A company's records indicate that on any given day, 1% of their day shift
employees and 2% of the night shift employees will miss work. Sixty percent of the employees
work the day shift.
a. What percent of employees are absent on any given day?
b. A randomly selected employee missed work today, what is the probability that he/she
is a night shift employee?
i don't even know where to start
percent=.01*.6 + .02*.4
.02*.4/(.02*.4+.01*.6)
No problem! I can help you break down the problem and guide you on how to find the answers.
Let's start with part (a):
a. What percent of employees are absent on any given day?
To find the percentage of employees absent on any given day, we need to consider both the day shift and night shift employees.
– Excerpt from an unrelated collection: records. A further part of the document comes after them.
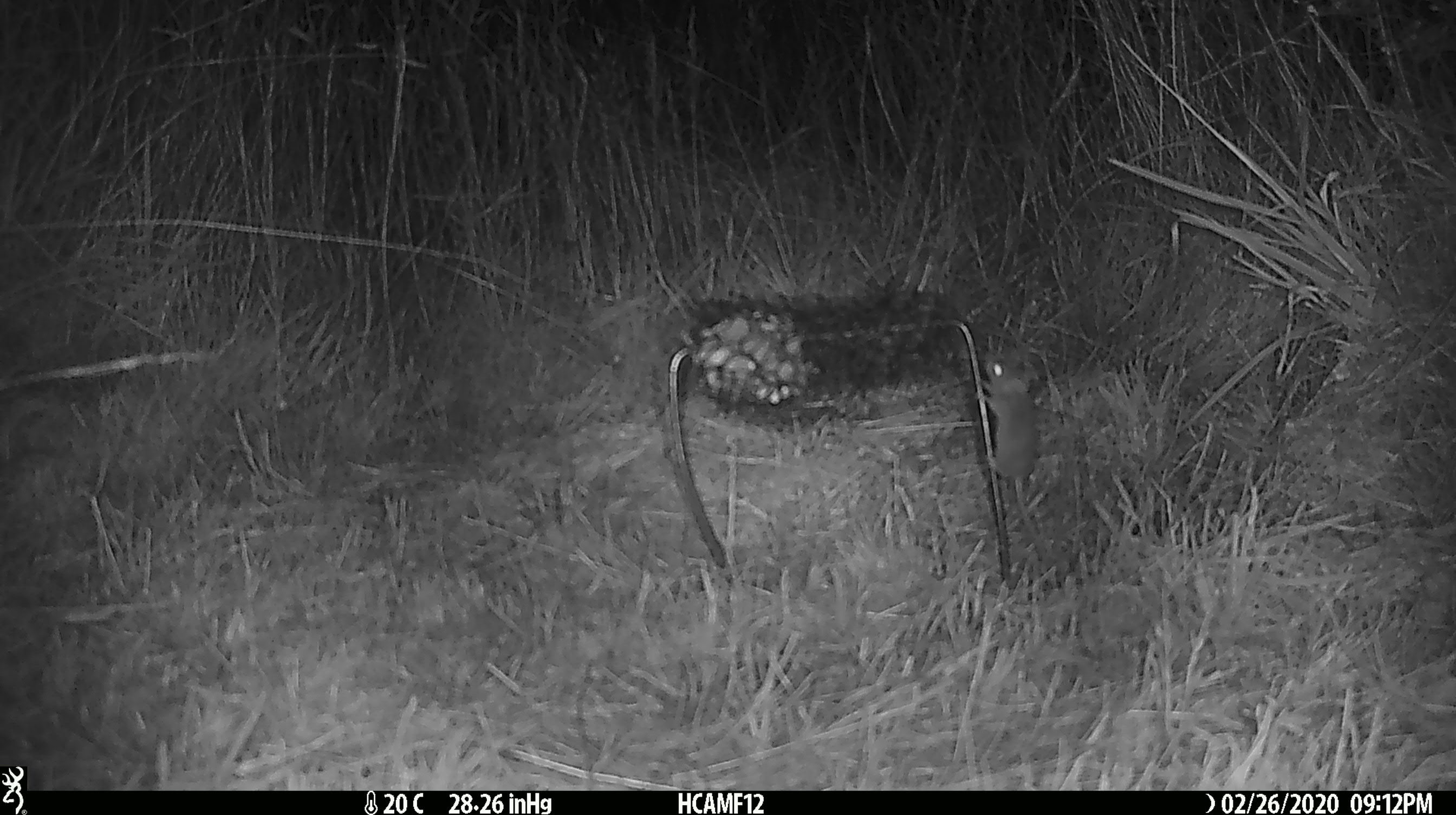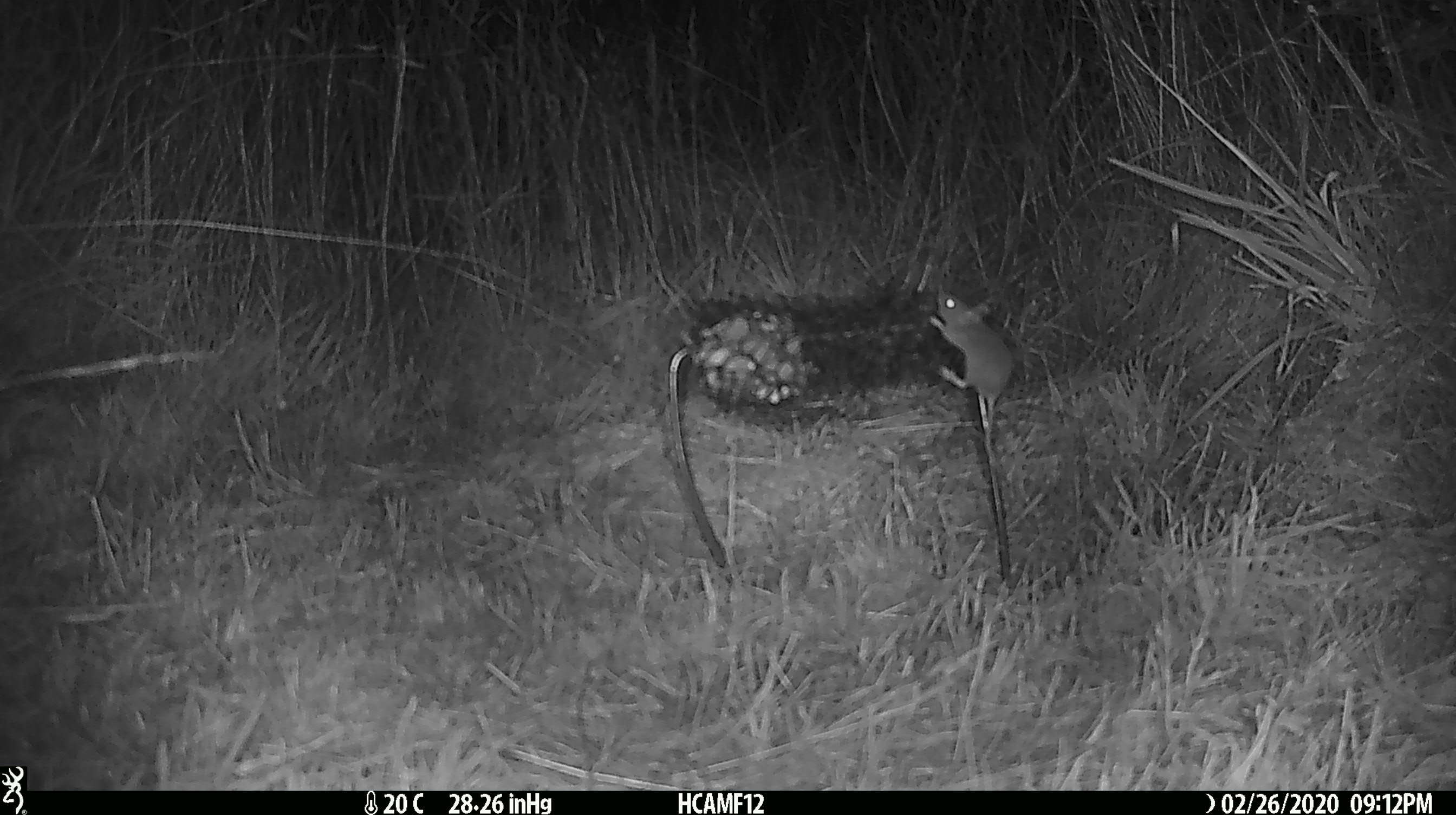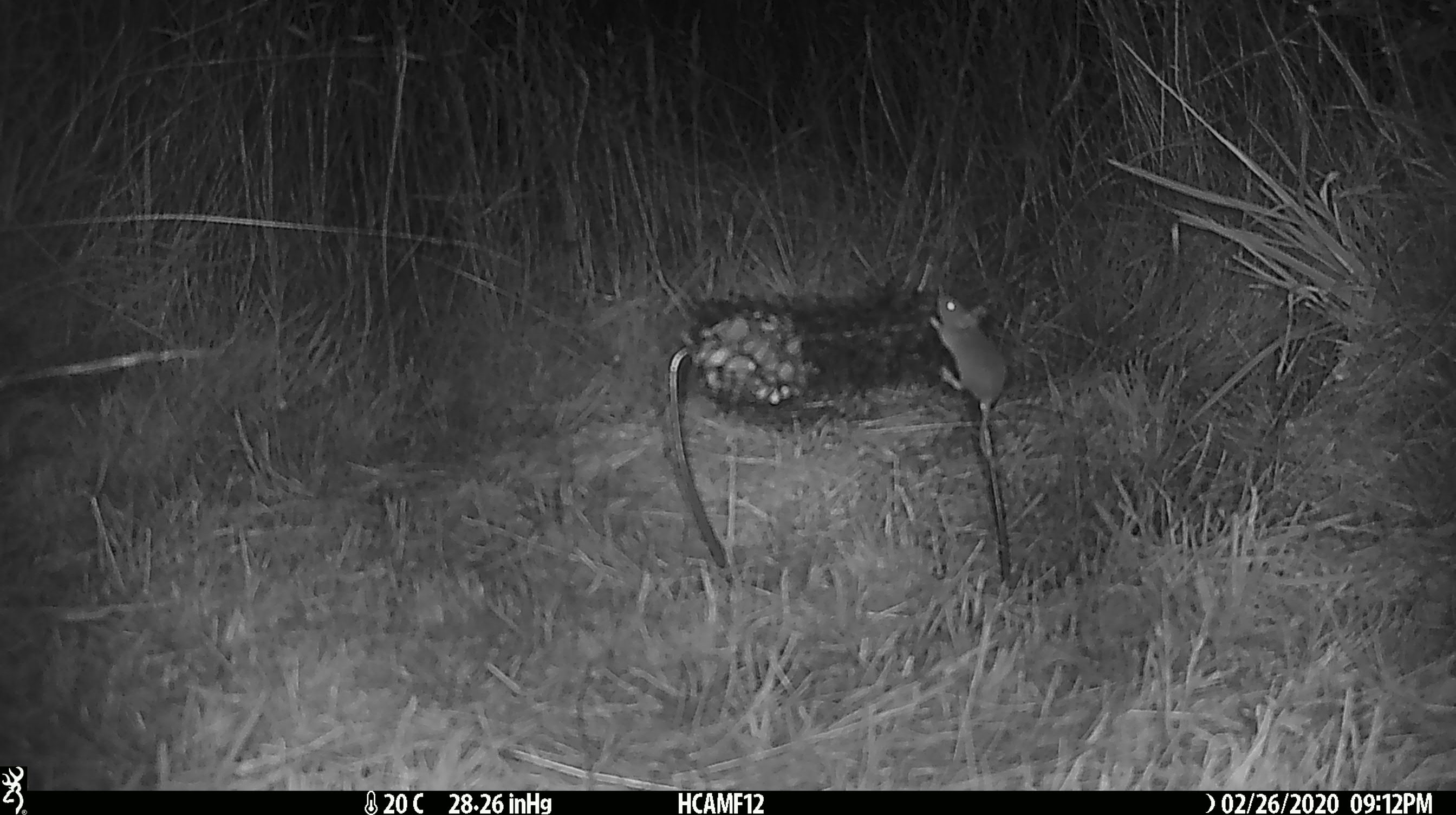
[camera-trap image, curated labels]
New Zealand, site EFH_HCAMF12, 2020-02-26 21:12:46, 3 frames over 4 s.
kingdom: Animalia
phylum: Chordata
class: Mammalia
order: Rodentia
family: Muridae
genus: Mus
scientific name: Mus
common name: mouse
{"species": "mouse (Mus)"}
Given that 1% of the day shift employees and 2% of the night shift employees will miss work, we can calculate the overall percentage of employees absent by using the weighted averages.
First, calculate the percentage of employees who work during the day shift:
Percentage of day shift employees = 60%
Percentage of night shift employees = 100% - Percentage of day shift employees = 100% - 60% = 40%
Now, calculate the overall percentage of employees absent:
Overall percentage of absent employees = (Percentage of day shift employees * Absent rate for day shift) + (Percentage of night shift employees * Absent rate for night shift)
= (60% * 1%) + (40% * 2%)
Simplifying the equation:
Overall percentage of absent employees = 0.6% + 0.8%
= 1.4%
Therefore, the overall percentage of employees absent on any given day is 1.4%.
Moving on to part (b):
b. A randomly selected employee missed work today, what is the probability that he/she is a night shift employee?
To answer this question, we'll use conditional probability. The probability that the selected employee is a night shift worker given that they missed work can be calculated using Bayes' theorem.
Let's denote the following:
A: Event that the employee is a night shift worker
B: Event that the employee missed work today
We want to find P(A|B), the probability that the employee is a night shift worker given that they missed work. We can use Bayes' theorem:
P(A|B) = [P(B|A) * P(A)] / P(B)
P(B|A), the probability that the employee missed work given that they are a night shift worker is given as 2%.
P(A) is the probability that the randomly selected employee is a night shift worker, which we calculated earlier as 40%.
To find P(B), the probability that an employee missed work today, we need to consider both day shift and night shift workers. We can calculate it using the law of total probability:
P(B) = P(B|A) * P(A) + P(B|A') * P(A')
P(B|A'), the probability that the employee missed work given that they are a day shift worker, is 1%.
P(A') is the probability that the selected employee is a day shift worker, which can be calculated as 100% - P(A) = 100% - 40% = 60%.
Now, we can plug these values into the equation to find P(B):
P(B) = (2% * 40%) + (1% * 60%)
= 0.8% + 0.6%
= 1.4%
Finally, we can calculate P(A|B) using Bayes' theorem:
P(A|B) = [P(B|A) * P(A)] / P(B)
= (2% * 40%) / 1.4%
= 0.8% / 1.4%
= 0.5714 (approximately)
Therefore, the probability that the randomly selected employee who missed work today is a night shift worker is approximately 57.14%.